Article
· Dec 8, 2023 8m read

Open AI integration with IRIS - File management

 

Artificial intelligence is not limited only to generating images through text with instructions or creating narratives with simple directions.

You can also make variations of a picture or include a special background to an already existing one.

Additionally, you can obtain the transcription of audio regardless of its language and the speed of the speaker.

So, let's analyze how the file management works.

The Problem

When analyzing the OpenAI information about the methods that require a file as an input value, the parameters must be provided using a multipart/form-data.

In IRIS we know how to create a call to a POST method using JSON content. However, in this case, using a parameter with the file content in Base64 format will not be practical.

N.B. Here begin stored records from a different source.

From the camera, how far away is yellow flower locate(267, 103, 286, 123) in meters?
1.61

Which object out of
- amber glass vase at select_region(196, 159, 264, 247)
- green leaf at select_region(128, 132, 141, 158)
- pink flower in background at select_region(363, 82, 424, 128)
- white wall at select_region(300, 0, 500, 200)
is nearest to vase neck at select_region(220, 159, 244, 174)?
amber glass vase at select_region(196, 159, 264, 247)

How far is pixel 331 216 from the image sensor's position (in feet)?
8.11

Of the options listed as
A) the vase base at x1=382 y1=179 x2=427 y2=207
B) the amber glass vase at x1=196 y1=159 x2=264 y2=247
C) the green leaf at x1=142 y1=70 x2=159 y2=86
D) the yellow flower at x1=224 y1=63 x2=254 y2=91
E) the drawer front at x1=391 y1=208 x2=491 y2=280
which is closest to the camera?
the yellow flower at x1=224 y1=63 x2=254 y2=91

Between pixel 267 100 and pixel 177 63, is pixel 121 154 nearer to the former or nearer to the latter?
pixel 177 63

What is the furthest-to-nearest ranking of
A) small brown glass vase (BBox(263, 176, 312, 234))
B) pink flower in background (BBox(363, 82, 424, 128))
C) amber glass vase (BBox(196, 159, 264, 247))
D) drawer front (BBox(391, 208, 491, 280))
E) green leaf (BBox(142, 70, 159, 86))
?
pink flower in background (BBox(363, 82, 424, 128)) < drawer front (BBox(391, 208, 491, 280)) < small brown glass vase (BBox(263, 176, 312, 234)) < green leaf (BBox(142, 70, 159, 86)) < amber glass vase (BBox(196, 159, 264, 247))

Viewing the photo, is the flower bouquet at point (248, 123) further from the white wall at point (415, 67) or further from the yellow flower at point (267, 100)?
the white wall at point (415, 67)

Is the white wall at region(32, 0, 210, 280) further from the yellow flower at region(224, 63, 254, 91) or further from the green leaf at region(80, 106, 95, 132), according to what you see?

To include the file content in a multipart/form-data, you must employ the class %Net.MIMEPart.

To include a file in our call, you should create a Content-Disposition header associated with the class object %Net.MIMEPart

set content = ##class(%Net.MIMEPart).%New()
set contentDisposition = "form-data; name="_$CHAR(34)_"image"_$CHAR(34)
set contentDisposition = contentDisposition_"; filename="_$CHAR(34)_fileName_$CHAR(34)
do content.SetHeader("Content-Disposition",contentDisposition)

Since we utilize a Request class to retain the values ​​of our process, we must convert the Base64 content into a stream that will constitute the Body of our content.

We can operate the StreamUtils utility to convert the Base64 into a Stream.

Note: the “pImage” variable contains the Base64 string of the file content.

Do ##class(HS.Util.StreamUtils).Base64Encode(pImage, .tStream)
Set content.Body = tStream

Yet, there is a better trick that I was lucky enough to learn from an InterSystems expert at the Global Summit 2023. He taught me that the execution is more effective than StreamUtils, which, in the end, has a loop that reads the String and records in the Stream.

This solution is as simple as using a JSON and doing the Get that converts it into a Stream.

set contentfile = {}
set contentfile.file = pImage
set content.Body = contentfile.%Get("file",,"stream<base64")

Once we have included all the parameters required in the call, we can finally create a new MIMEPart class to enclose the parts.

Set rootMIME = ##class(%Net.MIMEPart).%New()
do rootMIME.Parts.Insert(content)
set writer = ##class(%Net.MIMEWriter).%New()
set tSC = writer.OutputToStream(tHttpRequest.EntityBody)
set tSC = writer.WriteMIMEBody(rootMIME)
Set tContentType = "multipart/form-data; boundary="_rootMIME.Boundary
set tSC = ..Adapter.SendFormDataArray(.tHttpResponse, "POST", tHttpRequest,,,url)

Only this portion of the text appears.